『敗北と死に至る道が生活』その229
会社で腹が減ったので自宅に遠隔操作で乗り込んでバナナを喰おうと試みたがだめだった。そもそもパソコン経由では冷蔵庫が開けられないのだし、仮に開けられたとしてもバナナは添付メールで送れないのだ。仮に送れたとしても MIMEエンコードされたバナナなど喰いたくもない。インターネットもまだまだだな。結局私達は『流通』ということに日々頭を痛めている。例えば古本を買いに行っても目的の本がなかなか見つからない。こんなときはネット上の古本屋で検索すればいいのだが、送料がかかってしまう。『送料が本体を超えてしまうなぁ』などと悩んでみる。結局神田に行くのだって電車代はかかるのであるが。
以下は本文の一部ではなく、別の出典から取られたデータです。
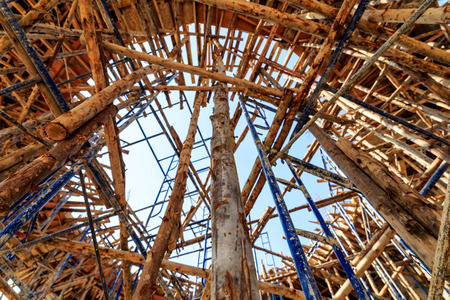 Wood scaffolding in the construction site with blue sky  Stock Photo
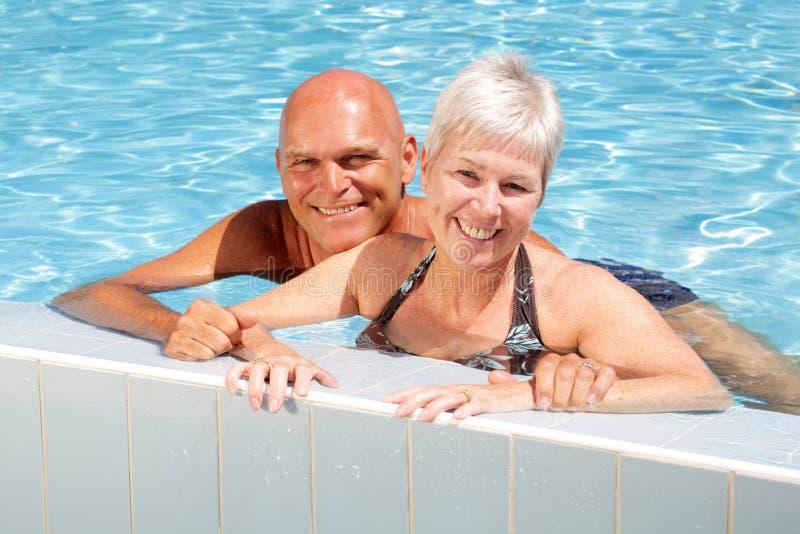 Pares maduros felizes na piscina fotografia de stock royalty free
はじめに断っておくと私はイチゴが大嫌いだ。見た目の派手さと甘そうな誘惑にかられて一口かじってみれば酸味がある。女性に比べて男性は果実の酸味というものに耐えられない。目を閉じて頭を小刻みに振動させてしまうくらい苦手なのだ。ところが現地で直に喰うイチゴは酸味など全く無い。甘いにも程がある。私は30個のイチゴをむさぼり食った。
中でもヘタの下の部分が割れかかっている見た目の悪い奴が一番うまい。『ヘタの下の部分が割れかかっているイチゴ』は流通過程で腐ってしまう。うまいイチゴも流通過程で酸っぱくなってしまう。自宅でおいしいイチゴを食べることは不可能なのだ。結局私達は『流通』ということに日々頭を痛めている。
バナナやイチゴがインターネットで送れる時代。絵空事だと思うが人類は常に不可能だと思われたことを可能にしてきた。フィリピンからバナナを瞬時に取り寄せる。又は自分を添付してフィリピンに送付する。ファイヤーウォールに拒まれて右往左往。ウィルスチェックに引っかかり削除。人生はいつだって危険と隣り合わせだ。